Precisato, per quanto possa essere ovvio, che l’interesse a proporre una domanda giudiziale non è diametralmente opposto a quello necessario per contraddire (che pare, almeno prima facie, essere, di stampo marcatamente processualistico)[1], è evidente che la norma di cui all’art. 100 c.p.c. riproduce quasi esattamente il contenuto dell’art. 36 del codice del 1865. E ciò è significativo, perché con la “ripetizione” della disposizione si tramanda l’intero dibattito attorno ad essa e alla ratio della norma in essa contenuta.
Non meno significativa è la rinnovata attenzione della Giurisprudenza in punto di interesse a ricorrere, in particolare nel processo amministrativo.
Potrebbe essere opportuno ricordare, con la dottrina prevalente, che la definizione dell’interesse ad agire (che costituisce una condizione dell’azione insieme alla legittimazione ad agire) è quella di interesse al conseguimento di un’utilità o di un vantaggio non ottenibile senza l’intervento del Giudice.

— INFORMAZIONI FORNITE —
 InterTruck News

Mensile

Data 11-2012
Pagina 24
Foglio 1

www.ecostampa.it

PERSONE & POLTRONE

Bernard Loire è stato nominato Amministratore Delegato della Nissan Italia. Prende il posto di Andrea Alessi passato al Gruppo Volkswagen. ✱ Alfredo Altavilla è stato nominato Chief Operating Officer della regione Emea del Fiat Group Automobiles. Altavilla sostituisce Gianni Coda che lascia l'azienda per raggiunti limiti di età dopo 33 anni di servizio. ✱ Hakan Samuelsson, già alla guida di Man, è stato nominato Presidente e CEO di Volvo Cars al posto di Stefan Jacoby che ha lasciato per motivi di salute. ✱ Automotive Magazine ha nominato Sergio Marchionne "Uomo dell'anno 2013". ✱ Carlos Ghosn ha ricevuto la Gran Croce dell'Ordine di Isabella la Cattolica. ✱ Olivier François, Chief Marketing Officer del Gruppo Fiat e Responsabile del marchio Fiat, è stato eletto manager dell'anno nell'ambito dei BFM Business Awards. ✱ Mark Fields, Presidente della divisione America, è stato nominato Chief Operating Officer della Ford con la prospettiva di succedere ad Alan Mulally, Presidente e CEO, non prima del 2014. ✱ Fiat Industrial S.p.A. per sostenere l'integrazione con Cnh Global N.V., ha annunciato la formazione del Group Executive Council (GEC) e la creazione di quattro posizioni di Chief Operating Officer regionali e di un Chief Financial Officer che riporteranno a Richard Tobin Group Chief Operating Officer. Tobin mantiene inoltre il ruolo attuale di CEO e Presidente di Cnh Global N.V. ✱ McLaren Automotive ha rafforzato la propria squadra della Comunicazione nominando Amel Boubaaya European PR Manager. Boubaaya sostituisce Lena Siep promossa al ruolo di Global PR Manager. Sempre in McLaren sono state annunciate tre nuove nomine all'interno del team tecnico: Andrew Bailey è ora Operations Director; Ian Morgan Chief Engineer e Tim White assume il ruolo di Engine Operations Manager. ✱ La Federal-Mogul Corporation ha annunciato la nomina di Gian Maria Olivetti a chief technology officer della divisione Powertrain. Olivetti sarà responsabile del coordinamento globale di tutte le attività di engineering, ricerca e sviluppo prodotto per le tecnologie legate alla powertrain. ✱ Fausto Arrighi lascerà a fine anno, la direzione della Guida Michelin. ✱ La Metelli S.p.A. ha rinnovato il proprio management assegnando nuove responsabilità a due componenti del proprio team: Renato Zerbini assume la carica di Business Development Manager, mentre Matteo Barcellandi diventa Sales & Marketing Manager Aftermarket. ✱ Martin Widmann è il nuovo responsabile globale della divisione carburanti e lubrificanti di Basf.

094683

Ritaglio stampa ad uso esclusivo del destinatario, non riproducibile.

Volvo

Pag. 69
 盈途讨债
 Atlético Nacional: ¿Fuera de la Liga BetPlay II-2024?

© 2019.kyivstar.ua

— DOMANDE DI STUDIO —
[a] Riscriva in forma più breve il paragrafo del brano sull'interesse ad agire che inizia con "Precisato, per quanto possa essere ovvio", mantenendone i fatti principali.
[b] Indichi se ciascuna affermazione concorda con il brano sull'interesse ad agire, rispondendo sì o no e citando le parole decisive del brano: (i) l'art. 100 c.p.c. riproduce quasi esattamente l'art. 36 del codice del 1865; (ii) l'interesse ad agire è l'unica condizione dell'azione; (iii) la Giurisprudenza ha ridotto la propria attenzione all'interesse a ricorrere nel processo amministrativo.
[c] Secondo la dottrina prevalente richiamata nel brano sull'interesse ad agire, come si definisce l'interesse ad agire?
I record non hanno alcun ruolo in questo esercizio.

— RISPOSTE AI QUESITI —
[a] L'interesse a proporre una domanda giudiziale non è diametralmente opposto a quello necessario per contraddire. L'art. 100 c.p.c. riproduce quasi esattamente l'art. 36 del codice del 1865. Ciò è significativo perché, ripetendo la disposizione, si tramanda l'intero dibattito su di essa e sulla ratio della norma.

[b]
(i) Sì: "riproduce quasi esattamente il contenuto dell’art. 36 del codice del 1865".
(ii) No: "costituisce una condizione dell’azione insieme alla legittimazione ad agire".
(iii) No: "la rinnovata attenzione della Giurisprudenza in punto di interesse a ricorrere, in particolare nel processo amministrativo".

[c] È l'interesse al conseguimento di un'utilità o di un vantaggio non ottenibile senza l'intervento del Giudice.